Monday, May 26, 2008

INDIANAPOLIS (AP) — Perhaps no one in the IRL had a worse May — or a worse race day — than Sarah Fisher.

First, her initial sponsors backed out of their deals after Fisher and her husband poured their life savings into her new race team. Then, armed with a new set of sponsors for yesterday’s Indianapolis 500, Fisher endured a whole new set of problems, culminating with her No. 67 car being taken out in a crash on lap 106.

Like the rest of the month, it wasn’t even her fault.

“I’ve been known my whole career to be able to get out of incidents like that,” Fisher said, crying. “That’s the crazy thing about this sport. This is going to set us back a little bit.
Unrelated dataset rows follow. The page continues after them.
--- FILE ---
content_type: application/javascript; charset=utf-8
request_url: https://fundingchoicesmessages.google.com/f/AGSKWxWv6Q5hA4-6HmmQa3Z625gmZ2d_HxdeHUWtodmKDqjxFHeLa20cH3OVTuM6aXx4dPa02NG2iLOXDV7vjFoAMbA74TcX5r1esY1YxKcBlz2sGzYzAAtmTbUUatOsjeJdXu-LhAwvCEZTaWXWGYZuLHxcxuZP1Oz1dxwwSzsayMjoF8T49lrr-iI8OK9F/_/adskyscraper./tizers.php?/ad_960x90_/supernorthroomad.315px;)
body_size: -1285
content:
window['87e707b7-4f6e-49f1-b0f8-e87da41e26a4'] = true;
I think I’ve experienced every emotion there is to it.”

Fisher crashed three times in her first four career starts at Indy, but this race day might have been the worst of all.

When the traditional command for drivers to start their engines was given, Fisher sat on the starting grid waiting for her crew to fire the engine as the other 32 cars pulled away.

Once she got started, Fisher used the pace laps to get back into her No. 22 starting position.

But just 13 laps into the race, Fisher spun entering the third turn. Fortunately, she didn’t hit the wall, and after the crew checked the car and got it restarted, Fisher made it back onto the track.

Finally, when race leader Tony Kanaan hit the wall in turn three, he slid across the track right in front of Fisher and sent her sliding into the inside wall.

Rookie parade

Eleven rookies started yesterday’s race. Only six finished it.

That’s not surprising given what normally happens with first-timers on the historic 2½-mile oval.

Graham Rahal, at 19 the youngest driver to win an IndyCar race, was the first one out when he tried to pass a slowing Alex Lloyd in the fourth turn. Rahal went high, ended up too high and slammed into the wall.

Also included among the mangled at day’s end were rookies Justin Wilson, Jaime Camara and Alex Lloyd.

The top rookie finisher was Ryan Hunter-Reay, who started 20th and finished sixth. The improvement was the second-biggest of the day, matching that of two other rookies — Spain’s Oriol Servia and Brazil’s Enrique Bernoldi. Servia went from 25th to 11th, while Bernoldi went from 29th to 15th.